La dépendance aux antalgiques d'opioïdes est un vrai problème de santé publique aux Etats-Unis : environ 64000 personnes seraient mortes d'une overdose de médicaments prescrits par leur médecin en 2016. Extraits du pavot comme la morphine ou encore la codéine, ces substances sont parfois nécessaires pour soulager une douleur intense (en cas de cancer par exemple), mais peuvent également créer des addictions très fortes chez certaines personnes.
Les accros aux opioïdes se fournissent chez leur vétérinaire
Des vétérinaires du Colorado, aux Etats-Unis, sont préoccupés par le fait que certains patients sont devenus tellement accros qu'ils en arrivent à blesser intentionnellement leurs animaux de compagnie dans le but d'obtenir une ordonnance du vétérinaire et de s'en procurer. C'est ce que révèle une enquête menée par l'École de santé publique du Colorado et une association vétérinaire locale, auprès de 189 vétérinaires.
Selon leurs résultats publiés dans l'American Journal of Public Health, 13% d'entre eux ont déclaré qu’un de leurs clients avait déjà, soit blessé, soit rendu un animal malade de manière intentionnelle pour obtenir une ordonnance. Près de 45% ont affirmé connaître un membre de leur personnel souffrant d'une dépendance aux opioïdes et 12% étaient même au courant que des membres de leur personnel volaient des opioïdes, ou en abusaient.
"Le rôle des vétérinaires dans la réduction de l'abus d'opioïdes n'a pas fait l'objet d'un examen approfondi", a déclaré Lili Tenney, principale auteure de cette étude et directrice adjointe du Centre pour la santé, le travail et l'environnement de l'Ecole de santé publique du Colorado. "Nos résultats indiquent que nous devrions accorder plus d'attention à la façon dont les consommateurs d'opioïdes se procurent leurs médicaments - y compris par le biais des cliniques vétérinaires". Si les vétérinaires peuvent stocker et prescrire divers opioïdes dans leurs cliniques, il semble que le médicament le plus couramment ciblé soit le tramadol, un analgésique utilisé pour traiter à la fois les humains et les animaux.
::::
_Consignes_.
A. Reproduisez sans rien changer un passage du texte sur les opioïdes. Commencez aux mots « Les accros aux » et arrêtez-vous après « de 189 vétérinaires. ».
B. Résumez sous forme de liste le paragraphe du texte sur les opioïdes qui commence par « Selon leurs résultats », en gardant ses chiffres principaux.
C. Les affirmations suivantes concordent-elles avec le texte sur les opioïdes ? Répondez par oui ou par non et citez à l'identique les mots du texte qui tranchent.
(i) L'enquête a été menée auprès de 189 vétérinaires.
(ii) Près de 45 % des vétérinaires savaient que des membres de leur personnel volaient des opioïdes.
(iii) Le tramadol ne sert qu'à soigner les animaux.
Le matériel présenté ensuite provient d'une autre source.

_Matériel enregistré_.
::::
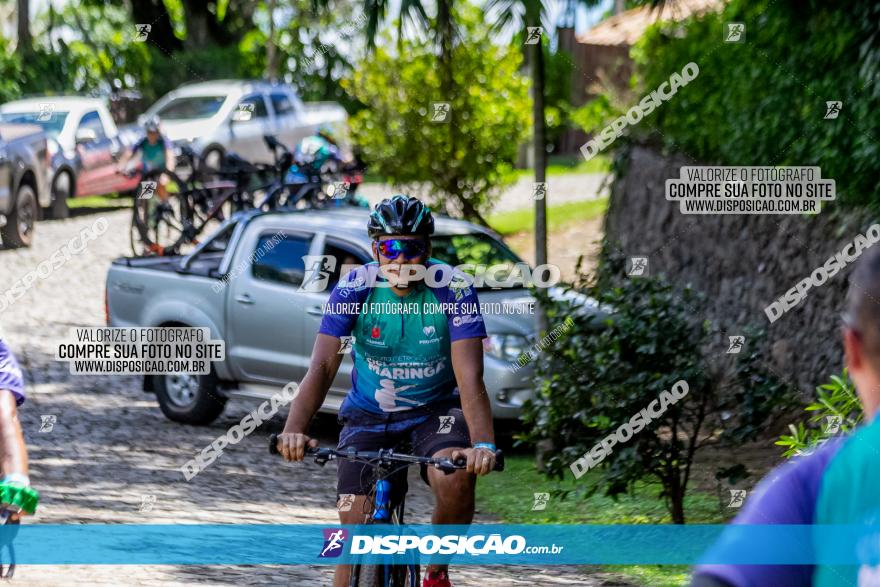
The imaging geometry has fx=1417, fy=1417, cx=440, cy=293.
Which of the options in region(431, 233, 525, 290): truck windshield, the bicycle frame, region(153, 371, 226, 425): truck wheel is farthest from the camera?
::::
_Réponses_.
A.
Les accros aux opioïdes se fournissent chez leur vétérinaire
Des vétérinaires du Colorado, aux Etats-Unis, sont préoccupés par le fait que certains patients sont devenus tellement accros qu'ils en arrivent à blesser intentionnellement leurs animaux de compagnie dans le but d'obtenir une ordonnance du vétérinaire et de s'en procurer. C'est ce que révèle une enquête menée par l'École de santé publique du Colorado et une association vétérinaire locale, auprès de 189 vétérinaires.

B.
- Résultats publiés dans l'American Journal of Public Health.
- 13 % des vétérinaires ont déclaré qu'un client avait déjà blessé ou rendu malade un animal exprès pour obtenir une ordonnance.
- Près de 45 % connaissent un membre de leur personnel dépendant aux opioïdes.
- 12 % savaient que des membres de leur personnel volaient des opioïdes ou en abusaient.

C.
(i) Oui : « auprès de 189 vétérinaires ».
(ii) Non : « 12% étaient même au courant que des membres de leur personnel volaient des opioïdes, ou en abusaient ».
(iii) Non : « un analgésique utilisé pour traiter à la fois les humains et les animaux ».